IA: o elefante na sala

A inteligência artificial (IA) foi o principal assunto do evento, e não tinha como ser diferente: os avanços na área já começaram a impactar inúmeros setores da economia, e os participantes, de áreas diversas, como marketing, tecnologia, saúde, educação e finanças para citar algumas –, estavam ávidos por novidades. A previsão de Daniela Braga (Defined.ai), uma das 12 conselheiras da força-tarefa National Artificial Intelligence Initiative, destinada a aconselhar Joe Biden, presidente dos EUA, deu o tom do evento: “A IA é a próxima revolução industrial.”

A popularização instantânea do ChatGPT, principal nome associado à IA generativa, expandiu a discussão do tema para além dos tecnólogos e gerou um alvoroço em torno das potenciais ameaças associadas à ferramenta. Nesse sentido, a regulamentação surge como medida urgente para pavimentar um caminho ainda em vias de construção. 

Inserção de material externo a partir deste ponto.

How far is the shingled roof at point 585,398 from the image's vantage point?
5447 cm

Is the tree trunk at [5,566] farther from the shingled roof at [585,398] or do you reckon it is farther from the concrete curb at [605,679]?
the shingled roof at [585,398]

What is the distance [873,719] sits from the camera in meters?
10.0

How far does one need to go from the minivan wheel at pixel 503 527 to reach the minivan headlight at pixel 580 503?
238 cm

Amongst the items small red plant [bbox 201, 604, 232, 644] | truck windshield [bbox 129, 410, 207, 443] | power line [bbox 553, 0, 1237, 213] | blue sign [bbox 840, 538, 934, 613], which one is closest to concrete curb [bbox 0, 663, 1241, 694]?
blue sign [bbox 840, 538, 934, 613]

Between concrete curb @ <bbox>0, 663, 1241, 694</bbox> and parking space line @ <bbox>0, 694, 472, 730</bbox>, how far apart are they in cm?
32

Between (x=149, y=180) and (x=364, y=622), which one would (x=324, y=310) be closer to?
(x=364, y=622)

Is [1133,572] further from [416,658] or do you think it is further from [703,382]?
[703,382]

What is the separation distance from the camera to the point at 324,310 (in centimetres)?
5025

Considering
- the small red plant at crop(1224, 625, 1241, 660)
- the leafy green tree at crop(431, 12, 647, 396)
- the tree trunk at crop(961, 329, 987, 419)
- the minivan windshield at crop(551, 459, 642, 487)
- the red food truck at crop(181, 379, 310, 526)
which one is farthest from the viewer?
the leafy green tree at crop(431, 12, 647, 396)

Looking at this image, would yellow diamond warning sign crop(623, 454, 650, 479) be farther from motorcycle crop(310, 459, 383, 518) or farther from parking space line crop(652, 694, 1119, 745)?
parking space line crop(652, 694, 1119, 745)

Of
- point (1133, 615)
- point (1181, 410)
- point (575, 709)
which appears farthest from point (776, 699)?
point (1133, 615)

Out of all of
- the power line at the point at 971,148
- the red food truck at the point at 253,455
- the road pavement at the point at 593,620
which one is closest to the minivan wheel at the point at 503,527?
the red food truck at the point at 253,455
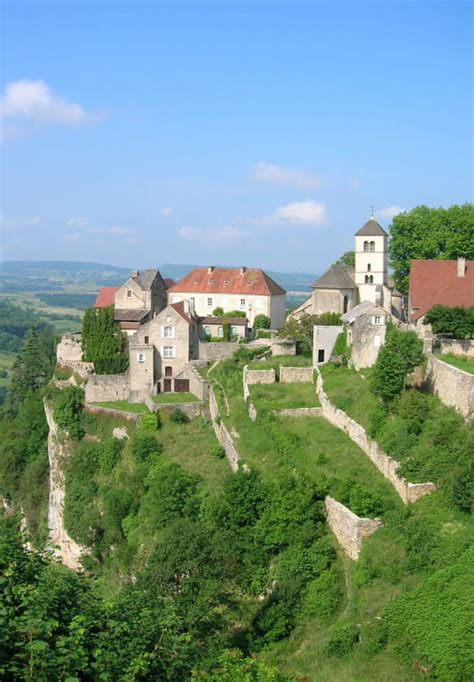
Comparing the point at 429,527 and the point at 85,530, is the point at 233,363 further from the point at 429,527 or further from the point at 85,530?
the point at 429,527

Para Chelsea Manning, consultora de segurança da Nym, hoje a IA é o elefante na sala e, por esse motivo, chama a atenção para a necessidade de regulamentação ética, enquanto convida os especialistas no assunto a se responsabilizarem pela ética de mercado: “Diferentemente de médicos e advogados, que têm séculos de profissão e um código ético sólido, os tecnólogos têm um papel muito importante, para regulamentar a profissão e também apontar os potenciais danos que as novas tecnologias possam trazer.”

Sarah Al-Hussaini, COO da Ultimate, entende que a identificação dos conteúdos gerados por IA deve ser compulsória: “A pessoa precisa saber que não há intimidade em uma conversa, mas, sim, uma relação transacional com uma máquina, senão teremos uma distorção na relação com as marcas.”

“Sempre haverá bons e maus atores usando a tecnologia, cada qual a seu modo. A solução é abraçar a inovação e garantir que haja uma regulamentação rápida e eficaz”, enfatiza Don Muir, CEO da ARC.

Empresas “powered by AI”

Quais as vantagens da adoção da IA nas empresas? Um ponto pacífico entre os especialistas é que os altos investimentos apenas fazem sentido, se houver um plano de ação ou um problema específico a ser resolvido nas empresas.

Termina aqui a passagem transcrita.